Published

tracing basalt in the onsernone valley

It is said that Basalt (1910 – ?) was a gender non-conforming person born and raised in Berlin. They studied geology while being part of the city’s vibrant queer scene before escaping the Nazi regime in the 1930s. For years, they travelled through Europe until they settled in the Onsernone Valley in the 1950s. Here, Basalt developed a keen ear and relationship to the environment informed by early theories of bioacoustics, psychoacoustics, and ecology. Oozing with poetry, Basalt’s notes revealed a hypothesis of their own emerging from a singular methodology of listening. The core principle of their “sonic imprint theory” was the belief that sound leaves measurable traces in the matter it comes into contact with. Consequently, Basalt spent the rest of their life using their body as a sound recording device in the hopes of creating a sonic archive through their skeleton. In time, they cultivated an intimate and extensive relationship with rocks, birds, rivers, insects, and human locals—such as fellow trans refugee and poet Gian Alessandro Rapp. In the end, nobody knows exactly what happened to Basalt. It is believed that they disappeared in the Onsernone Valley, their body never to be found. Based on Basalt’s last written entry, some speculate that they morphed into a grasshopper and joined, what they called, the insect people.
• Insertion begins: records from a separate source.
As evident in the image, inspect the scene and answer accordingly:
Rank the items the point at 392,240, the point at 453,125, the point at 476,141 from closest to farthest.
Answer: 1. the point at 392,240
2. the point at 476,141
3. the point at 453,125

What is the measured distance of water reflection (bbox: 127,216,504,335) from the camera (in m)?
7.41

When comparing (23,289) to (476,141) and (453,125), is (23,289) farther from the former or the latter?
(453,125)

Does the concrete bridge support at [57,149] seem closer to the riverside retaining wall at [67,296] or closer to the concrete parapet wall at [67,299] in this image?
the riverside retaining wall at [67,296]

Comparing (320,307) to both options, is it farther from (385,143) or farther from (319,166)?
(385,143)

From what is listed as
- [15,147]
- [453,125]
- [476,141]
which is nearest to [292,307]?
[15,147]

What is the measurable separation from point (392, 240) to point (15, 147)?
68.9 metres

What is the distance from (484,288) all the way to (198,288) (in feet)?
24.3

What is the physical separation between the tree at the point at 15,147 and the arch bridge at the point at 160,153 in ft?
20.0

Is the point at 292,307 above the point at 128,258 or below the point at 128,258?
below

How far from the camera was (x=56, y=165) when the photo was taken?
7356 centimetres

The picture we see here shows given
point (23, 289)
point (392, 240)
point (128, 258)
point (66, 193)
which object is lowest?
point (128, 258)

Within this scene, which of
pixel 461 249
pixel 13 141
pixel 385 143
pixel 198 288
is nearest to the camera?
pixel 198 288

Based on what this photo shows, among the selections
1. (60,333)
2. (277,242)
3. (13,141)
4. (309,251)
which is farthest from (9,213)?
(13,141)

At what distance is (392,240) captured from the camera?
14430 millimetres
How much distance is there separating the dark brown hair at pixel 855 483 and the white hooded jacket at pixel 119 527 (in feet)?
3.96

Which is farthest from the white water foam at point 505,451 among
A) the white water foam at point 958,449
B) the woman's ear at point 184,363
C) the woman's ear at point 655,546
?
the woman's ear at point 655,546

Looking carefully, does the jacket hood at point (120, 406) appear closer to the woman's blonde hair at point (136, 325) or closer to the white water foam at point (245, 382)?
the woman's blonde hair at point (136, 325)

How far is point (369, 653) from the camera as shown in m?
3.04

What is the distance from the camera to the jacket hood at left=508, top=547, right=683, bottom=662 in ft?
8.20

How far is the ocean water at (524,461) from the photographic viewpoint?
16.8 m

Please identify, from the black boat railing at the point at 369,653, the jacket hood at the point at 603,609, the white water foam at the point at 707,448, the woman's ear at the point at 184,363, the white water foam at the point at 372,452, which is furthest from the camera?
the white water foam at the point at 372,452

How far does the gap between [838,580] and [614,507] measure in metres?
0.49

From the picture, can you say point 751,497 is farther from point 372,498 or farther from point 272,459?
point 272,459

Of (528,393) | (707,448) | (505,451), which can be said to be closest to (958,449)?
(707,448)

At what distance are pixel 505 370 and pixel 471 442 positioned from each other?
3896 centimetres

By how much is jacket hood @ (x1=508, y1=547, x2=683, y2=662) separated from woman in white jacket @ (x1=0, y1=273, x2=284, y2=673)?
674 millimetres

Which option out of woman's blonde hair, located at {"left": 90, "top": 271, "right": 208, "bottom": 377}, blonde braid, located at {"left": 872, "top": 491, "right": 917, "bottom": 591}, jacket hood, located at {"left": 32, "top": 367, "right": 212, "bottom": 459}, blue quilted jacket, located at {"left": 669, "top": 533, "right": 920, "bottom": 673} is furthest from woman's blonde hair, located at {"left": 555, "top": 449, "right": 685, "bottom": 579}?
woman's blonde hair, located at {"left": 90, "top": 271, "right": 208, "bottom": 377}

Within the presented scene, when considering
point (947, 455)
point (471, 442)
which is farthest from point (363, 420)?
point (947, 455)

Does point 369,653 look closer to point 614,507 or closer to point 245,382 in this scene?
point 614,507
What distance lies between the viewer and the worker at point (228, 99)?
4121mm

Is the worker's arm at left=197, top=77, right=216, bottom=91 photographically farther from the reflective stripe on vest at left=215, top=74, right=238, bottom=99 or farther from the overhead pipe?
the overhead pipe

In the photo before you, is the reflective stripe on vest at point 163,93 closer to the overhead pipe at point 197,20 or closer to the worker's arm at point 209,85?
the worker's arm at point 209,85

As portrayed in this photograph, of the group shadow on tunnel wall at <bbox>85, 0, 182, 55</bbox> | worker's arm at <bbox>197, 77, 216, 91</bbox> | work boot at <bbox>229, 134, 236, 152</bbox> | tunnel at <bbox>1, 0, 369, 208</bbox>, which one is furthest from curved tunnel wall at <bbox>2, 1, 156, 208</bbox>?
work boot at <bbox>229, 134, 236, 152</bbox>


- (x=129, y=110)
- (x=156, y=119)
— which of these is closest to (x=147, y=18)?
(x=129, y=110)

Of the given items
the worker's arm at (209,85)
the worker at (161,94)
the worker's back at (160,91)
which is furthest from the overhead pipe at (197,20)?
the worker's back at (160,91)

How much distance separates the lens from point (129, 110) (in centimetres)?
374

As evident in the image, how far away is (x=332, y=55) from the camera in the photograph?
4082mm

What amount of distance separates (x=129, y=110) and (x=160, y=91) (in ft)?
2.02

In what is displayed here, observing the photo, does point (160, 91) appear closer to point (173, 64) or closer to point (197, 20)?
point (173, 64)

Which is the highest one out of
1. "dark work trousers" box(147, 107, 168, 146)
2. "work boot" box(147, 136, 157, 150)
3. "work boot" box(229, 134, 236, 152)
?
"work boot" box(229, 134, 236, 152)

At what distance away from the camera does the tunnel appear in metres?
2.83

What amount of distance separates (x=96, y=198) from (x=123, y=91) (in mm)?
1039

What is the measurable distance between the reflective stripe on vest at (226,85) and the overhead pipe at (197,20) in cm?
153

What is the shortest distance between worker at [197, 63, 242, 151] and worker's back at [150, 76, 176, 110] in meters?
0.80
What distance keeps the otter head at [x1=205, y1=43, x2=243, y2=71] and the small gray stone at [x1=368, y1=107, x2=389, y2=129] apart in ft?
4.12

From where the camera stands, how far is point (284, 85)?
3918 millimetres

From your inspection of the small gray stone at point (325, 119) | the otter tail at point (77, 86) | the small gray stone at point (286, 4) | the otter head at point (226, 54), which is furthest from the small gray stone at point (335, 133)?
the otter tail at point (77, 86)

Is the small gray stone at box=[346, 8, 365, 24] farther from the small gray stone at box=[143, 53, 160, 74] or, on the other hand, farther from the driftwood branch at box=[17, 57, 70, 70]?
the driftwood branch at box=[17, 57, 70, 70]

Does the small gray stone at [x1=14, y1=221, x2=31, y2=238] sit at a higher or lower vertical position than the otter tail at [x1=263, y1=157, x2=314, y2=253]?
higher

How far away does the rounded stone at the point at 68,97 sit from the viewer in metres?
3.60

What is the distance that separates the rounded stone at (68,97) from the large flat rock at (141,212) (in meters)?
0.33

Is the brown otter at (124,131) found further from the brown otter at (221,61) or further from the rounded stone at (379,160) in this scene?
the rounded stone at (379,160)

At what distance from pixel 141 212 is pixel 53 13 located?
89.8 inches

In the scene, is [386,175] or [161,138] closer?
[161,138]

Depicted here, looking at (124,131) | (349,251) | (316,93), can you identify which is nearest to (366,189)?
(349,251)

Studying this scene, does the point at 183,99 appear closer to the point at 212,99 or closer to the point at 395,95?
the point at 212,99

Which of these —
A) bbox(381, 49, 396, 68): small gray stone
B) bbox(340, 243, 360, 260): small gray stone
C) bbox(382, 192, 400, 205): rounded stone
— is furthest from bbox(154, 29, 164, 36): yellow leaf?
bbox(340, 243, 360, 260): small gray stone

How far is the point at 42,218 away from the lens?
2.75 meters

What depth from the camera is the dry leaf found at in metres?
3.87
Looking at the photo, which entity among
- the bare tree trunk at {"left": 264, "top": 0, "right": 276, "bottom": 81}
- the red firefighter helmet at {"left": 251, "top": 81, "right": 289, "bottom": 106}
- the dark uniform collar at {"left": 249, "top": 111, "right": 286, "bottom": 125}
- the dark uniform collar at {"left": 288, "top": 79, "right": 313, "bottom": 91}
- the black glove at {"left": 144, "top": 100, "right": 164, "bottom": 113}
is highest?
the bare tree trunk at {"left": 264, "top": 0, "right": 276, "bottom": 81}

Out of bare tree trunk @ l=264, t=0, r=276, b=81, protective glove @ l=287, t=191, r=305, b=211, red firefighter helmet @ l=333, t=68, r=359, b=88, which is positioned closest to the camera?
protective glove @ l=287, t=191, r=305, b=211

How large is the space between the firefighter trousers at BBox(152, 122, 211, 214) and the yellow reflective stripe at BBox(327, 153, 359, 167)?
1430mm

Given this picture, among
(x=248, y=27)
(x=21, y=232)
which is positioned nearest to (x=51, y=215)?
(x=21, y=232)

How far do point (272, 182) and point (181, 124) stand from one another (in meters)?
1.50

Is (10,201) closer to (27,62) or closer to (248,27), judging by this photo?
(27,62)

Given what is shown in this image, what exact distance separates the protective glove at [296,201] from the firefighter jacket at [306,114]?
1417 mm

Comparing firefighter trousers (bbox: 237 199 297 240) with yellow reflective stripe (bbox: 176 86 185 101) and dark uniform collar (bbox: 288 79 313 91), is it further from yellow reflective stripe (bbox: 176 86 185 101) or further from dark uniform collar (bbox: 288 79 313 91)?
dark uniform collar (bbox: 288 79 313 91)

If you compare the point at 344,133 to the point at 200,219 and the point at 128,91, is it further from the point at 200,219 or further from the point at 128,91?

Inspired by Basalt’s life and writings, Pablo Diserens and Ludwig Berger put Basalt’s thinking and methodologies into practice. The duo followed these aphorisms like a map, listening to the Onsernone Valley and recording the sounds it fostered. As time passed, the landscape unveiled itself differently, and the parallels with Basalt’s experience grew. Sounds became palpable while the boundaries between the two artists and the world blurred. Out of this attempt to bring Basalt’s philosophy back to life, Pablo Diserens and Ludwig Berger created a counter-cartography of the valley’s soundscape, tracing the effects and interrelations of its sonic imprints. Together, the album and Basalt’s writings enact a psychogeographical gesture that urges listeners to reimagine their relationship with the world around them.

Bandcamp

During a trip to Switzerland’s Onsernone Valley, Pablo Diserens and Ludwig Berger found a folder labeled “Basalt.” It was filled with sheets of paper covered in typewritten aphorisms: “How deeply does a sound penetrate me before it fades away?” and “My body as a recording device/ My own bones as sound storage/ My skeleton as a sound archive for posterity.” Diserens and Berger discovered that Basalt was the name of a gender non-conforming person who fled Berlin from the Nazis before settling in the Onsernone Valley in the 1950s. There, they started to formulate ideas about sound. Basalt theorized that sound waves leave traces in physical matter—including their own body. They organized a “strict sound diet” to control what would end up recorded in their bones. Tracing basalt in the onsernone valley is Diserens and Berger’s attempt to follow this diet themselves, recreating the listening experiments that Basalt wrote down. Research is ongoing into Basalt’s life; their eventual fate is still unknown. However, this release is the first step in publicizing their remarkable story and circulating their fascinating thoughts about sound, listening, and identity.